崩れゆく米比関係と、ウイルス禍でも強力な中国ハードパワー

フィリピンと米国の関係が音を立てて崩れている。1月末、ドゥテルテ比大統領は合同軍事演習などの根拠だった「訪問米軍に関する地位協定」(Visiting Forces Agreement (VFA))の破棄準備を決め、昨日11日に米国へ通告した。日本のメディアには、デラロサ比上院議員が米入国ビザ発給を拒否されたことへの反撃とする報道がある。また、実際の破棄までは180日あることから、フィリピン国内からは「今のうちに良く考えよう」といった空気もあるようだ。

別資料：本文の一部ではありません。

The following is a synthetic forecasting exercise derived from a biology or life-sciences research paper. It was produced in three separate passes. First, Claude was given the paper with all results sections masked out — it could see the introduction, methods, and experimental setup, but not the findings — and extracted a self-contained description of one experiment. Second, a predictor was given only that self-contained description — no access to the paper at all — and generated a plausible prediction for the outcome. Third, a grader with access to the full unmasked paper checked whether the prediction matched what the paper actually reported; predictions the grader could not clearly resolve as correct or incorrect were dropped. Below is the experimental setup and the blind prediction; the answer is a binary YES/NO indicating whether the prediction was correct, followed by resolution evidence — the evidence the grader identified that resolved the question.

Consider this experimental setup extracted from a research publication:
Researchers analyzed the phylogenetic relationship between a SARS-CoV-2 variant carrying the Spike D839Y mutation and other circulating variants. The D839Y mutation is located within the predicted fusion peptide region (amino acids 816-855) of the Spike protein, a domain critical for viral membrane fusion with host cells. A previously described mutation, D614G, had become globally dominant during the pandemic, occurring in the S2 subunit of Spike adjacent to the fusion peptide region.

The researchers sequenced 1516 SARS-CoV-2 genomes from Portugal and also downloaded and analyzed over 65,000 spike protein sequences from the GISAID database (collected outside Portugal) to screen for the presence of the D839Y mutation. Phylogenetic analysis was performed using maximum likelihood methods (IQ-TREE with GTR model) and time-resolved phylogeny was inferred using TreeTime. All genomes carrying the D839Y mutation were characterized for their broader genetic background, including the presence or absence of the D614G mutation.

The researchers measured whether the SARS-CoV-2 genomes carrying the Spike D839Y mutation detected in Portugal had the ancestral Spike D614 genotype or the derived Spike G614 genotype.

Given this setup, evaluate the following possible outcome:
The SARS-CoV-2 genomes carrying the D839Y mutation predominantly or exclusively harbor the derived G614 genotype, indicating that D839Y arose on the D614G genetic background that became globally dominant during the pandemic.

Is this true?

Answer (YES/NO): YES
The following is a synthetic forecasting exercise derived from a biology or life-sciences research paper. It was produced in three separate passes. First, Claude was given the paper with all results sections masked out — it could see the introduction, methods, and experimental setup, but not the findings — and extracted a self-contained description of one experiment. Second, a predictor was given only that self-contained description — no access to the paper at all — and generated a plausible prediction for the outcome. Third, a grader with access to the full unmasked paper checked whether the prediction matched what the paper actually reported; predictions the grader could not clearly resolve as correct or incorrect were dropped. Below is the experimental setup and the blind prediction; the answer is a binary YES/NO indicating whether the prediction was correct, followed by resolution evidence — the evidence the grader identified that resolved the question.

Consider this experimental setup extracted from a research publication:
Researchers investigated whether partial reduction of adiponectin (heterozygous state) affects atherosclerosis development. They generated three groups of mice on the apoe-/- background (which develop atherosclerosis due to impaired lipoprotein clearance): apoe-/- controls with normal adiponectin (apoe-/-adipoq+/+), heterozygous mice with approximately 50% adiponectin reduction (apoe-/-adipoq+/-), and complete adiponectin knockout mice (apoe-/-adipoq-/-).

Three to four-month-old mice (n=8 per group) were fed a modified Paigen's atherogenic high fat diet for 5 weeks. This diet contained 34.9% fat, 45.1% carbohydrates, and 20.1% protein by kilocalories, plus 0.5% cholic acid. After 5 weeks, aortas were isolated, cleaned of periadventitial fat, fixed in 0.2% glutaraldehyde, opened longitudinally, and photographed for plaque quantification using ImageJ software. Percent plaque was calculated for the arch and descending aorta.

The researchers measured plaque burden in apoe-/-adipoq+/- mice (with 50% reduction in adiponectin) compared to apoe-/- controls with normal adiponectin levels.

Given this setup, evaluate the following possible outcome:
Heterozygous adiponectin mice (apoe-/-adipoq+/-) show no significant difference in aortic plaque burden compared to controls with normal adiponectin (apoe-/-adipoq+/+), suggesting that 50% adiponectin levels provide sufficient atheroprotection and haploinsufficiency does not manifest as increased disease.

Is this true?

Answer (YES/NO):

国内では折しも、中国の存在感が一段と増している。電力網に加えて、中国一帯一路の一環である空港建設にほぼ100%資金持参で参画する予定。今回の新型コロナウイルス禍でも、中国・武漢経由者の入国制限が遅れたとして批判の的になっていた。10日に、入国制限を「台湾を含む」中国全土に広げたことも、この批判の補強材料になっている(台湾は猛反発)。

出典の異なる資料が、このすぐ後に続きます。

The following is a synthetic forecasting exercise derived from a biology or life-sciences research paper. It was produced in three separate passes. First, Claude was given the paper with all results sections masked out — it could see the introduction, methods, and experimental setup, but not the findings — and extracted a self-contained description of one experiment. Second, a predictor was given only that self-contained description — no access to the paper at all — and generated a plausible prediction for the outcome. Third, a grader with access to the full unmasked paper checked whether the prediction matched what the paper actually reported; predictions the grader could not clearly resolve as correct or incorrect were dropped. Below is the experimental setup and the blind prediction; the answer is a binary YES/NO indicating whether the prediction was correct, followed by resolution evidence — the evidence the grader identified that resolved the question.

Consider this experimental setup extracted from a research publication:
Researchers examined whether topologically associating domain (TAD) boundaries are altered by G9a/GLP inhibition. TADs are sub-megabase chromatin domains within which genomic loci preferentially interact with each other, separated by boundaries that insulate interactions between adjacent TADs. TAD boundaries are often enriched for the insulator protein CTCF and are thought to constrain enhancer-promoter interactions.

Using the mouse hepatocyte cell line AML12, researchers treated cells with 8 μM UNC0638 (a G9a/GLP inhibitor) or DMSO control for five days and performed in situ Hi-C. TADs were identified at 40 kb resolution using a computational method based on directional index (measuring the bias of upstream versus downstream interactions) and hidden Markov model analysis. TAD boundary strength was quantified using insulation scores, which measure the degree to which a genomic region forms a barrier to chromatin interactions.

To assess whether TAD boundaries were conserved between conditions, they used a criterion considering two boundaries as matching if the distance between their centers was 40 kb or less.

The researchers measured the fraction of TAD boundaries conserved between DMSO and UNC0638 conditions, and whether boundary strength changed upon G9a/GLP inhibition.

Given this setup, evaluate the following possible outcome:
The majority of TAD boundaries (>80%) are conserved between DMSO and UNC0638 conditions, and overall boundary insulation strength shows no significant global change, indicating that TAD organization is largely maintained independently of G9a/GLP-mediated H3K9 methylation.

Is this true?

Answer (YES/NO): NO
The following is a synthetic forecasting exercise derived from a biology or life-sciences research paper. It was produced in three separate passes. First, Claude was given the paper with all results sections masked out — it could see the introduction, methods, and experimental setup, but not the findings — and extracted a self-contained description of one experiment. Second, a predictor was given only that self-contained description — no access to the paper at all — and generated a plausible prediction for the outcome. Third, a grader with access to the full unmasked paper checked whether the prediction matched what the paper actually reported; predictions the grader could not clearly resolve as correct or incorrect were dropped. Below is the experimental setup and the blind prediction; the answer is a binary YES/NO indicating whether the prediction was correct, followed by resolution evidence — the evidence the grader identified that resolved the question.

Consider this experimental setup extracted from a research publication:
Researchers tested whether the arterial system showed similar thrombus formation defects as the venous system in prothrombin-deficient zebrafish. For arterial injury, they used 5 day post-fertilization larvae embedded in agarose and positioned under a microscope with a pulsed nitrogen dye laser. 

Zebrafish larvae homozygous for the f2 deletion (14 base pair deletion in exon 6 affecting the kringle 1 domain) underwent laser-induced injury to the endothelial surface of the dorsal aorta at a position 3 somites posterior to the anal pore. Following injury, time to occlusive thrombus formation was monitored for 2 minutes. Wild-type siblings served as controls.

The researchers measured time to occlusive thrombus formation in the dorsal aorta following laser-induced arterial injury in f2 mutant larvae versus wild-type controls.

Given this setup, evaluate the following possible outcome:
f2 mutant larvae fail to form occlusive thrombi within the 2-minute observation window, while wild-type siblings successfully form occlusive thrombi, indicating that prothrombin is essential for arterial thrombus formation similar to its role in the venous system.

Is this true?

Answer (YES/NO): YES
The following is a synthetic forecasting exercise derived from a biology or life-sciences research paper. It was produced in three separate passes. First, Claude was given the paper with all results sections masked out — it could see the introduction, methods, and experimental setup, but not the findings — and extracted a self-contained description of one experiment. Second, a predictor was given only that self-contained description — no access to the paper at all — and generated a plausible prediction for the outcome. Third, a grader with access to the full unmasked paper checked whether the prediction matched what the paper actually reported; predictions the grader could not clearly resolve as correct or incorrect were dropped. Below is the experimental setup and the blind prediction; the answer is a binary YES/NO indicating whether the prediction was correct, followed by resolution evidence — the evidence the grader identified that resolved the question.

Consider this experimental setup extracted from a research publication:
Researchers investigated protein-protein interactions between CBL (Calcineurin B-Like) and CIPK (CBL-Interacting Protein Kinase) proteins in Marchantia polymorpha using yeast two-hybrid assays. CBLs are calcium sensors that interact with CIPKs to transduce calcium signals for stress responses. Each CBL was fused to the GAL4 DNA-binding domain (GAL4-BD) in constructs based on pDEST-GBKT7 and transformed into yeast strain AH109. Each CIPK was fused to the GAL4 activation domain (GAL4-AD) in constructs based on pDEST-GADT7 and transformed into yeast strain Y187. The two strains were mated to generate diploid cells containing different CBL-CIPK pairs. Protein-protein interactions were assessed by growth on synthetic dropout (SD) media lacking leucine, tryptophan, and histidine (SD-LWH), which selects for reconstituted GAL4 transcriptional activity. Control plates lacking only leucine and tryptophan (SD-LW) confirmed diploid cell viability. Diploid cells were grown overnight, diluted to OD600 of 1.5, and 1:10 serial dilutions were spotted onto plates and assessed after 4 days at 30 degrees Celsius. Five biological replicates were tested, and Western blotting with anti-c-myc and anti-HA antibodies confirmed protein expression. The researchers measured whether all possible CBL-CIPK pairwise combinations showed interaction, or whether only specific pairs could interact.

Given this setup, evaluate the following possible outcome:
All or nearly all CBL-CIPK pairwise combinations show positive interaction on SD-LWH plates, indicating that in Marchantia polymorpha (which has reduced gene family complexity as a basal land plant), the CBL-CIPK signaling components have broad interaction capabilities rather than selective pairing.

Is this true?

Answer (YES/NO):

今回のウイルス拡散でも、あるいはそれを機に、一方の中国は周辺国へ見えざる圧力を強めているように見える。中国軍爆撃機は9日、沖縄へ飛来し自衛隊機が緊急発進しているし、台湾国防部は9日、10日と連続してスクランブルをかけた。中国公船の尖閣諸島沖接続水域侵入に至っては11日間連続である。カンボジアのフンセン首相は、後継と目される息子Hun Manet氏と北京を5日に訪問、習主席と硬い握手を交わした(武漢訪問は果たせなかった)。

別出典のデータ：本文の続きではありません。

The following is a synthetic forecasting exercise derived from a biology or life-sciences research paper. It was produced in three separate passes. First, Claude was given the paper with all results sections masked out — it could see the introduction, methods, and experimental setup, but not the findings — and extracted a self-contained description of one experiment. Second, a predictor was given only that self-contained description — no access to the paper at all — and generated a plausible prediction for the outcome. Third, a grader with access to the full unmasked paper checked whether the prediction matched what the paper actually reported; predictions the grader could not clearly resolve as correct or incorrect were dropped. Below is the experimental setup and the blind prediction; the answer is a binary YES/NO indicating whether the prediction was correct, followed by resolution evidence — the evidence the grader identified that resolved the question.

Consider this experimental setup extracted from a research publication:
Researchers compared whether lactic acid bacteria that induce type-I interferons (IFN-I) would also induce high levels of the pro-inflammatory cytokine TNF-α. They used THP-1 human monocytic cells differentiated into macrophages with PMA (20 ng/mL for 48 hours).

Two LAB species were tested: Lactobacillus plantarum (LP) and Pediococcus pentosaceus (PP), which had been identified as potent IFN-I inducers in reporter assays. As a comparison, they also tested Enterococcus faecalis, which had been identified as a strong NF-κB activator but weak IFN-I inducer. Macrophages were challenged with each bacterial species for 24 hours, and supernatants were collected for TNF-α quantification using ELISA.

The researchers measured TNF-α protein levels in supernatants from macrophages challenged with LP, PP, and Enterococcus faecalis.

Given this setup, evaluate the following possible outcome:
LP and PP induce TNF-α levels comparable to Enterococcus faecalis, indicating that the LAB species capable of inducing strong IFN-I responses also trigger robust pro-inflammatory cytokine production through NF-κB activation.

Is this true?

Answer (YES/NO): NO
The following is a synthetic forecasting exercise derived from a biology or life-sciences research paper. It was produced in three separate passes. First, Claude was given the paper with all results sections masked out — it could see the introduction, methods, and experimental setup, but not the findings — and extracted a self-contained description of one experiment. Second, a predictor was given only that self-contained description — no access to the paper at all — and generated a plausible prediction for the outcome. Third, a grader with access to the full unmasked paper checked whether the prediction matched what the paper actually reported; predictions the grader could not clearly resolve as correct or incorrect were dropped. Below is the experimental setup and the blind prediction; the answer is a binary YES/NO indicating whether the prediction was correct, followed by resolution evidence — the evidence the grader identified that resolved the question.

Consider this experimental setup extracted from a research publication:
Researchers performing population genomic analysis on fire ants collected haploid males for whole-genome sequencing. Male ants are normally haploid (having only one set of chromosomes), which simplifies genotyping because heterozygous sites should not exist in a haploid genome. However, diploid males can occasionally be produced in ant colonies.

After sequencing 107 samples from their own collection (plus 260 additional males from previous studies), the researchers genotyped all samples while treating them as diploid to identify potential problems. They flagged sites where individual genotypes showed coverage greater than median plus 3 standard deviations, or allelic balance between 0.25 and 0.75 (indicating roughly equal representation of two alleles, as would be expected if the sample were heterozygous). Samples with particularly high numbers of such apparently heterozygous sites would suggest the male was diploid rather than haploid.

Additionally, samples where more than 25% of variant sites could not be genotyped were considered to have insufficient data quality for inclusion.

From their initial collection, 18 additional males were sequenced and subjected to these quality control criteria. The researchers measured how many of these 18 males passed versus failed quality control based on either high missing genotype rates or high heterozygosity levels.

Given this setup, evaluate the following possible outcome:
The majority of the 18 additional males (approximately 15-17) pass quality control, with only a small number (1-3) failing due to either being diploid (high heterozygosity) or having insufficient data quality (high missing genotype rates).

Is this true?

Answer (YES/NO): NO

米外交評議会のRichard Haass会長は11日、ワシントンポストに評論を寄せた。「(今回のウイルス禍によって)中国の成長が阻害される事態に米国は準備する必要がある。(国内批判をそらすために)習政権は本筋から外れてナショナリズムに訴え、台湾や香港へ圧力を強めるかもしれない。あるいは国内締め付けに走るかもしれない。確かなことは、中国は予想し難いということだ」(抄訳)。

フィリピンが中国になびく姿は、後者の強力なハードパワーがウイルス禍でも問題なく機能していることを示している。(写真は2016年10月20日の両首脳会談時、フィリピン政府公開。)